In this respect, the treatment of the principles of balance of interests and voluntary consensus decision-making, throughout Engineering Rules, provides a perfect example of how engineers were aware of the broader significance of their work from early on. Well before the law had anything to say in this respect, the engineers who participated in standard-setting had understood that their efforts would be fruitless if they did not bring to the table all interested stakeholders – typically producers and users of the standardized product. Similarly, they saw that consensus building was more conducive to agreement than majority voting, and that it endowed the resulting standard with legitimacy. Later on, the law merely took over these principles as they had already been developed by engineers, with an eye on the greater good.

It is to be hoped that Engineering Rules will be read by legal scholars, and that the work of Yates and Murphy will help them gain a more complete view of standardization, on its own merits.

Pierre Larouche is a professor of law at the University of Montreal.

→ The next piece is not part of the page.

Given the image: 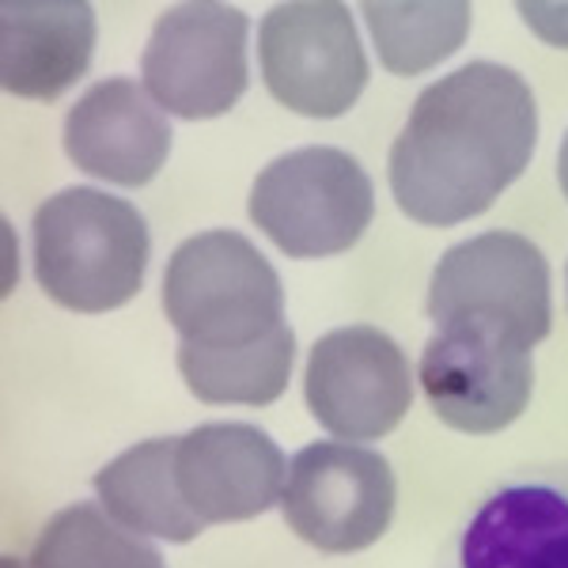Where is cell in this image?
Masks as SVG:
<instances>
[{"label": "cell", "instance_id": "obj_1", "mask_svg": "<svg viewBox=\"0 0 568 568\" xmlns=\"http://www.w3.org/2000/svg\"><path fill=\"white\" fill-rule=\"evenodd\" d=\"M538 106L527 80L497 61H470L428 84L390 149V190L417 224L481 216L527 171Z\"/></svg>", "mask_w": 568, "mask_h": 568}, {"label": "cell", "instance_id": "obj_2", "mask_svg": "<svg viewBox=\"0 0 568 568\" xmlns=\"http://www.w3.org/2000/svg\"><path fill=\"white\" fill-rule=\"evenodd\" d=\"M149 270V224L130 201L72 186L34 213V277L69 311H114L141 292Z\"/></svg>", "mask_w": 568, "mask_h": 568}, {"label": "cell", "instance_id": "obj_3", "mask_svg": "<svg viewBox=\"0 0 568 568\" xmlns=\"http://www.w3.org/2000/svg\"><path fill=\"white\" fill-rule=\"evenodd\" d=\"M163 311L186 345L243 349L284 326V288L265 254L240 232H201L171 254Z\"/></svg>", "mask_w": 568, "mask_h": 568}, {"label": "cell", "instance_id": "obj_4", "mask_svg": "<svg viewBox=\"0 0 568 568\" xmlns=\"http://www.w3.org/2000/svg\"><path fill=\"white\" fill-rule=\"evenodd\" d=\"M372 213L368 171L326 144L277 155L251 190V220L288 258L345 254L368 232Z\"/></svg>", "mask_w": 568, "mask_h": 568}, {"label": "cell", "instance_id": "obj_5", "mask_svg": "<svg viewBox=\"0 0 568 568\" xmlns=\"http://www.w3.org/2000/svg\"><path fill=\"white\" fill-rule=\"evenodd\" d=\"M428 318L439 329H497L524 349H535L554 323L542 251L516 232H485L455 243L436 262Z\"/></svg>", "mask_w": 568, "mask_h": 568}, {"label": "cell", "instance_id": "obj_6", "mask_svg": "<svg viewBox=\"0 0 568 568\" xmlns=\"http://www.w3.org/2000/svg\"><path fill=\"white\" fill-rule=\"evenodd\" d=\"M258 61L270 95L304 118H342L368 84V58L353 12L337 0L270 8L258 34Z\"/></svg>", "mask_w": 568, "mask_h": 568}, {"label": "cell", "instance_id": "obj_7", "mask_svg": "<svg viewBox=\"0 0 568 568\" xmlns=\"http://www.w3.org/2000/svg\"><path fill=\"white\" fill-rule=\"evenodd\" d=\"M246 16L232 4H175L155 20L144 45V91L155 106L186 122L227 114L243 99Z\"/></svg>", "mask_w": 568, "mask_h": 568}, {"label": "cell", "instance_id": "obj_8", "mask_svg": "<svg viewBox=\"0 0 568 568\" xmlns=\"http://www.w3.org/2000/svg\"><path fill=\"white\" fill-rule=\"evenodd\" d=\"M394 497V470L379 452L315 439L292 459L281 508L307 546L356 554L387 535Z\"/></svg>", "mask_w": 568, "mask_h": 568}, {"label": "cell", "instance_id": "obj_9", "mask_svg": "<svg viewBox=\"0 0 568 568\" xmlns=\"http://www.w3.org/2000/svg\"><path fill=\"white\" fill-rule=\"evenodd\" d=\"M436 568H568V463L493 485L447 535Z\"/></svg>", "mask_w": 568, "mask_h": 568}, {"label": "cell", "instance_id": "obj_10", "mask_svg": "<svg viewBox=\"0 0 568 568\" xmlns=\"http://www.w3.org/2000/svg\"><path fill=\"white\" fill-rule=\"evenodd\" d=\"M307 409L326 433L364 444L402 425L414 372L402 345L375 326H342L318 337L304 375Z\"/></svg>", "mask_w": 568, "mask_h": 568}, {"label": "cell", "instance_id": "obj_11", "mask_svg": "<svg viewBox=\"0 0 568 568\" xmlns=\"http://www.w3.org/2000/svg\"><path fill=\"white\" fill-rule=\"evenodd\" d=\"M420 390L447 428L489 436L527 409L535 390V361L530 349L497 329H439L420 356Z\"/></svg>", "mask_w": 568, "mask_h": 568}, {"label": "cell", "instance_id": "obj_12", "mask_svg": "<svg viewBox=\"0 0 568 568\" xmlns=\"http://www.w3.org/2000/svg\"><path fill=\"white\" fill-rule=\"evenodd\" d=\"M175 478L201 524H243L273 508L284 493L277 439L254 425H201L179 436Z\"/></svg>", "mask_w": 568, "mask_h": 568}, {"label": "cell", "instance_id": "obj_13", "mask_svg": "<svg viewBox=\"0 0 568 568\" xmlns=\"http://www.w3.org/2000/svg\"><path fill=\"white\" fill-rule=\"evenodd\" d=\"M65 152L84 175L144 186L171 152V125L155 99L130 77L99 80L65 118Z\"/></svg>", "mask_w": 568, "mask_h": 568}, {"label": "cell", "instance_id": "obj_14", "mask_svg": "<svg viewBox=\"0 0 568 568\" xmlns=\"http://www.w3.org/2000/svg\"><path fill=\"white\" fill-rule=\"evenodd\" d=\"M95 50V8L84 0H8L0 8V77L12 95L58 99Z\"/></svg>", "mask_w": 568, "mask_h": 568}, {"label": "cell", "instance_id": "obj_15", "mask_svg": "<svg viewBox=\"0 0 568 568\" xmlns=\"http://www.w3.org/2000/svg\"><path fill=\"white\" fill-rule=\"evenodd\" d=\"M175 436H155L144 444L130 447L106 463L95 474V493L103 508L130 527L141 538H163V542H190L201 535V519L182 500L179 478H175Z\"/></svg>", "mask_w": 568, "mask_h": 568}, {"label": "cell", "instance_id": "obj_16", "mask_svg": "<svg viewBox=\"0 0 568 568\" xmlns=\"http://www.w3.org/2000/svg\"><path fill=\"white\" fill-rule=\"evenodd\" d=\"M296 361V334L277 326L243 349H201L179 345V372L194 398L209 406H270L288 387Z\"/></svg>", "mask_w": 568, "mask_h": 568}, {"label": "cell", "instance_id": "obj_17", "mask_svg": "<svg viewBox=\"0 0 568 568\" xmlns=\"http://www.w3.org/2000/svg\"><path fill=\"white\" fill-rule=\"evenodd\" d=\"M31 568H168L160 549L122 527L103 504H72L42 527Z\"/></svg>", "mask_w": 568, "mask_h": 568}, {"label": "cell", "instance_id": "obj_18", "mask_svg": "<svg viewBox=\"0 0 568 568\" xmlns=\"http://www.w3.org/2000/svg\"><path fill=\"white\" fill-rule=\"evenodd\" d=\"M375 53L394 77H417L439 65L470 34L466 4H364Z\"/></svg>", "mask_w": 568, "mask_h": 568}, {"label": "cell", "instance_id": "obj_19", "mask_svg": "<svg viewBox=\"0 0 568 568\" xmlns=\"http://www.w3.org/2000/svg\"><path fill=\"white\" fill-rule=\"evenodd\" d=\"M519 16L538 39L568 50V4H519Z\"/></svg>", "mask_w": 568, "mask_h": 568}, {"label": "cell", "instance_id": "obj_20", "mask_svg": "<svg viewBox=\"0 0 568 568\" xmlns=\"http://www.w3.org/2000/svg\"><path fill=\"white\" fill-rule=\"evenodd\" d=\"M557 182H561V194L568 197V133L561 141V152H557Z\"/></svg>", "mask_w": 568, "mask_h": 568}, {"label": "cell", "instance_id": "obj_21", "mask_svg": "<svg viewBox=\"0 0 568 568\" xmlns=\"http://www.w3.org/2000/svg\"><path fill=\"white\" fill-rule=\"evenodd\" d=\"M565 281H568V270H565Z\"/></svg>", "mask_w": 568, "mask_h": 568}]
</instances>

This post is part of a symposium reviewing JoAnne Yates and Craig N. Murphy‘s Engineering Rules: Global Standard Setting since 1880 (John Hopkins University Press). Previous posts in the symposium can be viewed here.

[1] The exact origin of the story seems unknown, but modern renderings can be found in a 19th-century poem by J.G. Saxe, “Blind Men and the Elephant”, as well as in the children book by L. Quigley, The Blind Men and the Elephant (1969).